Dismantle is a hybrid social enterprise delivering dynamic and engaging outreach programs to empower at risk and disadvantaged young people. Their ReNew Properties startup project will fit under the Dismantle umbrella of services and leverages the proven success of their social enterprise model, Bike Rescue, launched using Impact100 Fremantle funding in 2013. Dismantle are looking to expand their offering to those graduating from their mentorship with Bike Rescue, having identified that participants need longer to be successful in attaining sustainable employment. Participants will work alongside ReNew maintenance staff learning property maintenance skills and progress through a program of vocational training and paid work experience, ensuring a longer transition and mentorship period on the way to the workforce. Like Bike Rescue and Bike Dr, Dismantle expect ReNew to develop into a profitable income stream that allow it to become self sustaining. Impact: 60 individuals over 2 years, 60 individuals year on year thereafter
Environs Kimberley is the peak conservation organisation for the Kimberley. Since 2007 they have co-ordinated regional, cultural and natural resource management projects across the Kimberley through the Kimberley Nature Project (KNP). These projects range from fire, feral and weed management to education and seed collection. This project, the Kimberley Community Seedbank – Developing a Conservation Economy, addresses a need and interest to take the development of local bush resources industry to the next level. The Kimberley Community Swedbank (KCS) has emerged as an enable for Aboriginal women to develop sustainable small businesses that protect and value nature and culture. Investing an Impact100 WA grant would drive a new seed collection push, instigate business planning, product development, branding and authentication standardisation. This would have a significant impact in developing the industry so that processes are ethical and fair with returns going directly to aboriginal harvesters supporting a local, sustainable, conservation economy.

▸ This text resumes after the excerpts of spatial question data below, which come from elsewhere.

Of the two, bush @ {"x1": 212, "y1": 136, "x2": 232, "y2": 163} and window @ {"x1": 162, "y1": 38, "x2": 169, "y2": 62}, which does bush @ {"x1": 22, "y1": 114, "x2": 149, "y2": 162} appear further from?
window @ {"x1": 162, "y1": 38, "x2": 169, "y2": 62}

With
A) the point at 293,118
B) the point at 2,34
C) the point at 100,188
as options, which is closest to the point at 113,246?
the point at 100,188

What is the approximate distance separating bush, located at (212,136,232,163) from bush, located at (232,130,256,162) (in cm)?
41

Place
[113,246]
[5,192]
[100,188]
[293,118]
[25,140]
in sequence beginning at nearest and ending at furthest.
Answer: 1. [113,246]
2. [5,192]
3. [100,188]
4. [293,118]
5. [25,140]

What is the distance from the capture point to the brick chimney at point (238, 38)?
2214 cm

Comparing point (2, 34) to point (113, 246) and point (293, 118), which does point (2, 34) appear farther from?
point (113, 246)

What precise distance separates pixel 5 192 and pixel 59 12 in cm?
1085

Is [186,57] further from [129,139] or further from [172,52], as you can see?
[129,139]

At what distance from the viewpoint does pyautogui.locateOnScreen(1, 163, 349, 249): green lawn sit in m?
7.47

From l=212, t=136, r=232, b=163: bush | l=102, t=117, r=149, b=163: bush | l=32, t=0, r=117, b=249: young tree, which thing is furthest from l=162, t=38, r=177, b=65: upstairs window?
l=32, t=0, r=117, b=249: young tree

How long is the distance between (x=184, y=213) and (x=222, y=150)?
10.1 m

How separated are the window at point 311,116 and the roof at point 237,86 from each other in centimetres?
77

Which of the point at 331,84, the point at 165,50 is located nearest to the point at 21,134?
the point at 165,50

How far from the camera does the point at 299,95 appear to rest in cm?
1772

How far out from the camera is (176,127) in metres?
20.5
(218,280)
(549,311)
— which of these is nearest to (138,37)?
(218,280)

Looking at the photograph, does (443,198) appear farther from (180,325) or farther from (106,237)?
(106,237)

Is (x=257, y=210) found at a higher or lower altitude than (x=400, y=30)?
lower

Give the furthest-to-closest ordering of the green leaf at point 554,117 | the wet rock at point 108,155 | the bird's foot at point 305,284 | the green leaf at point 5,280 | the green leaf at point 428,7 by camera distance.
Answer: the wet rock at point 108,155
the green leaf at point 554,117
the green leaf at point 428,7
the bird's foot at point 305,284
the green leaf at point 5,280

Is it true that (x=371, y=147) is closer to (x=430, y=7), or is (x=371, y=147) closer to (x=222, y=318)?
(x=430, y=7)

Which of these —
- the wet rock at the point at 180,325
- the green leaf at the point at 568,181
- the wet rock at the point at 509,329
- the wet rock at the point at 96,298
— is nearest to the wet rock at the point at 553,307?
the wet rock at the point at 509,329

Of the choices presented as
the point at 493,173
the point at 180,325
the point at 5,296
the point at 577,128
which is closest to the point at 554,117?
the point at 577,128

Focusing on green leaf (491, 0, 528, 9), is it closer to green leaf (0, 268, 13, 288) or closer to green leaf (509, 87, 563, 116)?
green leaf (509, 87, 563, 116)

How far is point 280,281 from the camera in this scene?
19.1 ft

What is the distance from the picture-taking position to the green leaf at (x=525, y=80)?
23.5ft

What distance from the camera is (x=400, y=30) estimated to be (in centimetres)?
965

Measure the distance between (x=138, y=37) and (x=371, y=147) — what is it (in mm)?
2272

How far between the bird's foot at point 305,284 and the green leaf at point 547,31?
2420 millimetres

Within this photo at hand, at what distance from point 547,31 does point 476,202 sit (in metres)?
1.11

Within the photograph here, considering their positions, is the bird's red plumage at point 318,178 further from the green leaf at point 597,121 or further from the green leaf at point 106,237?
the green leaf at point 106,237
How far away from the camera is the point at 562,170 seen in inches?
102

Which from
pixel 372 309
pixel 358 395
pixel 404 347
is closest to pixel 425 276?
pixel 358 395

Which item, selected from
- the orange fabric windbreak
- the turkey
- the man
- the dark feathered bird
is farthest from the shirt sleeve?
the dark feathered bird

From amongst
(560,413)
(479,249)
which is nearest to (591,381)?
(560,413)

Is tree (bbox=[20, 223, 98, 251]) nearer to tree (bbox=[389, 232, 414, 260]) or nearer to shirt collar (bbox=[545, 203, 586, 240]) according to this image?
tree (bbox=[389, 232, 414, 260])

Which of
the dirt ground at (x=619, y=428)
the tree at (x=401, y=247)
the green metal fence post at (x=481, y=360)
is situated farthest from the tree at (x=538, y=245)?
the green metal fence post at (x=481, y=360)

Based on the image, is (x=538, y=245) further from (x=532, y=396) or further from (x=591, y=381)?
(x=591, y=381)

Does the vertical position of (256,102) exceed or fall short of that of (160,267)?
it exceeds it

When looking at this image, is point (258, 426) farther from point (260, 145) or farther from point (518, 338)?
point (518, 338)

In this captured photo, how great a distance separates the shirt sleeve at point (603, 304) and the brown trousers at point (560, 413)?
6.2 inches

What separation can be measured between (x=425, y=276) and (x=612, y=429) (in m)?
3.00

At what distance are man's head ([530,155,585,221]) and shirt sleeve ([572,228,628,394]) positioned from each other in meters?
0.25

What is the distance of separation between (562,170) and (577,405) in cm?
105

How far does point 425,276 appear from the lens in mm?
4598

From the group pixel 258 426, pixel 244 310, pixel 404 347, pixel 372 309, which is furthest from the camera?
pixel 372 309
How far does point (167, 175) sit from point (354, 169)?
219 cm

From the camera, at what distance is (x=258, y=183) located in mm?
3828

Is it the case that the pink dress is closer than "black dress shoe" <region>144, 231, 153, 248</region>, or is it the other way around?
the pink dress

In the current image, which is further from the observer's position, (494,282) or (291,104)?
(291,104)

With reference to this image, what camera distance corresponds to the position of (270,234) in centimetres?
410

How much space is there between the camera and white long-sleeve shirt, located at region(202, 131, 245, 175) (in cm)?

Impact: Unspecified number of people across Kimberley communities
Esther’s mission is to restore, educate, encourage, enrich and empower young women coming out of crisis and in need, to attain their full potential. Their Catergirls Catering Company project is already a successful subsidiary project where young women learn important work development skills, develop self-confidence and self-worth. They receive training in all aspects of hospitality enabling them to acquire valuable ‘on the job’ experience. The Catergirls Catering Company is self-funded through revenue raised by the service however, they currently turn down larger catering requests due to lack of an appropriate food transport vehicle and associated equipment cost hire, limiting the program’s growth and capacity to provide more training. The Impact100 WA grant would be used to purchase and fit out a refrigerated vehicle and provide more supported training thereby acting as a catalyst for expansion of Catergirls.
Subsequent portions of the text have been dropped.